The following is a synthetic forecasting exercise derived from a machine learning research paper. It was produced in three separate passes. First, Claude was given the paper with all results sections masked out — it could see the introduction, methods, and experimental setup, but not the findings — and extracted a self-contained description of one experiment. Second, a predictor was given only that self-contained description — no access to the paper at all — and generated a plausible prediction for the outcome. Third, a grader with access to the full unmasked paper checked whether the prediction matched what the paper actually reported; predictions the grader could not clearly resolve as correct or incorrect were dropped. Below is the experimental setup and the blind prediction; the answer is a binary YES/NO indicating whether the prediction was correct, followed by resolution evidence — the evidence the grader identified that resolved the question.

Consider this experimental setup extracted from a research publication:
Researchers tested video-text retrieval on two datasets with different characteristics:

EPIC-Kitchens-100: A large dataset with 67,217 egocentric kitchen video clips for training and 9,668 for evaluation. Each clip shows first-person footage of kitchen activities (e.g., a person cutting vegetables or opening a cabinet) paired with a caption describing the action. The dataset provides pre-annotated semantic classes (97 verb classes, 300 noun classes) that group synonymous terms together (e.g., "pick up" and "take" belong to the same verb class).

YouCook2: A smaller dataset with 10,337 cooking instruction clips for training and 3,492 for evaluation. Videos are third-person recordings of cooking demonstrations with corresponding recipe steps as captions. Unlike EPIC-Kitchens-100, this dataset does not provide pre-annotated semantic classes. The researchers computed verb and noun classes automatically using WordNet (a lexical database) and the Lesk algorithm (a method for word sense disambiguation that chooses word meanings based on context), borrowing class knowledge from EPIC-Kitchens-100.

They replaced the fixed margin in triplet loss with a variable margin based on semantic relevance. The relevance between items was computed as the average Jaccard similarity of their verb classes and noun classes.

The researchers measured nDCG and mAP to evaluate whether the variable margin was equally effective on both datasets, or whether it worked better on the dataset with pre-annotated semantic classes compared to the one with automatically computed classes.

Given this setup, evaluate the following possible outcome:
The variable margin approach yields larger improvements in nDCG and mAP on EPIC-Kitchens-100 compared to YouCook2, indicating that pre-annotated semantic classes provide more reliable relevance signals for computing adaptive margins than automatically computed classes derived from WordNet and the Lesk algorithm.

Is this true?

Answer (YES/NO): YES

## Work to complete
A faithful transcription of all the material is what this exercise calls for.

## Written reply
The following is a synthetic forecasting exercise derived from a machine learning research paper. It was produced in three separate passes. First, Claude was given the paper with all results sections masked out — it could see the introduction, methods, and experimental setup, but not the findings — and extracted a self-contained description of one experiment. Second, a predictor was given only that self-contained description — no access to the paper at all — and generated a plausible prediction for the outcome. Third, a grader with access to the full unmasked paper checked whether the prediction matched what the paper actually reported; predictions the grader could not clearly resolve as correct or incorrect were dropped. Below is the experimental setup and the blind prediction; the answer is a binary YES/NO indicating whether the prediction was correct, followed by resolution evidence — the evidence the grader identified that resolved the question.

Consider this experimental setup extracted from a research publication:
Researchers tested video-text retrieval on two datasets with different characteristics:

EPIC-Kitchens-100: A large dataset with 67,217 egocentric kitchen video clips for training and 9,668 for evaluation. Each clip shows first-person footage of kitchen activities (e.g., a person cutting vegetables or opening a cabinet) paired with a caption describing the action. The dataset provides pre-annotated semantic classes (97 verb classes, 300 noun classes) that group synonymous terms together (e.g., "pick up" and "take" belong to the same verb class).

YouCook2: A smaller dataset with 10,337 cooking instruction clips for training and 3,492 for evaluation. Videos are third-person recordings of cooking demonstrations with corresponding recipe steps as captions. Unlike EPIC-Kitchens-100, this dataset does not provide pre-annotated semantic classes. The researchers computed verb and noun classes automatically using WordNet (a lexical database) and the Lesk algorithm (a method for word sense disambiguation that chooses word meanings based on context), borrowing class knowledge from EPIC-Kitchens-100.

They replaced the fixed margin in triplet loss with a variable margin based on semantic relevance. The relevance between items was computed as the average Jaccard similarity of their verb classes and noun classes.

The researchers measured nDCG and mAP to evaluate whether the variable margin was equally effective on both datasets, or whether it worked better on the dataset with pre-annotated semantic classes compared to the one with automatically computed classes.

Given this setup, evaluate the following possible outcome:
The variable margin approach yields larger improvements in nDCG and mAP on EPIC-Kitchens-100 compared to YouCook2, indicating that pre-annotated semantic classes provide more reliable relevance signals for computing adaptive margins than automatically computed classes derived from WordNet and the Lesk algorithm.

Is this true?

Answer (YES/NO): YES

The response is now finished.